- Task instructions
From the forum post about regexp in a must_not query, pull out the part that begins with the words "My objective is" and ends with "directly to Elasticsearch..", word for word.

*** Selected extract ***

Query - Regexp with special characters fails when used within multiple must_not

Good day,

I am having issues when using regexp clause in my query for identifying and filtering out log messages produced by the filebeat, packetbeat, metricbeat, and auditbeat processes which contain the patterns below:

filebeat[####]:
packetbeat[####]:
metricbeat[####]:
auditbeat[####]:

My objective is to KEEP log messages produced by other processes (such as systemd) that contain the beat name as presented in the following example:

Nov 9 17:55:56 ml-is7033-fall-2020-12 systemd[1]: Stopped Filebeat sends log files to Logstash or directly to Elasticsearch..

But I want to FILTER OUT the log messages produced by the beat agents, such as:

Nov 9 17:55:56 ml-is7033-fall-2020-12 filebeat[31087]: 2020-11-09T17:55:56.864-0600#011INFO#011crawler/crawler.go:139#011Stopping Crawler

My current code uses a wildcard but this method eliminates both of the previously mentioned log messages. I have tried to change the "must_not" clause as presented below but its response includes all log messages with the patterns I seek to remove as if it was ignoring the regex clause:

"must_not": [{
    "bool" : {
        "should" : [
            {"exists": {"field": "event.module"}},
            {"regexp": {"message.keyword": ".*filebeat\\[[0-9]{2,7}\\]\\:.*"}},
            {"regexp": {"message.keyword": ".*packetbeat\\[[0-9]{2,7}\\]\\:.*"}},
            {"regexp": {"message.keyword": ".*metricbeat\\[[0-9]{2,7}\\]\\:.*"}},
            {"regexp": {"message.keyword": ".*auditbeat\\[[0-9]{2,7}\\]\\:.*"}}
        ]
    }
}]

I have tried both "message" and "message.keyword" fields as well as the following patterns:

".*filebeat\\[[0-9]{2,7}\\]\\:.*"

*** Data supplied ***

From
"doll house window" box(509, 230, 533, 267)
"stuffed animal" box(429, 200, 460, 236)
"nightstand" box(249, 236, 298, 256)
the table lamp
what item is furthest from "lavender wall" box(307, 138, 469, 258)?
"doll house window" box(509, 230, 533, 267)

***

- Finished exercise
My objective is to KEEP log messages produced by other processes (such as systemd) that contain the beat name as presented in the following example:

Nov 9 17:55:56 ml-is7033-fall-2020-12 systemd[1]: Stopped Filebeat sends log files to Logstash or directly to Elasticsearch..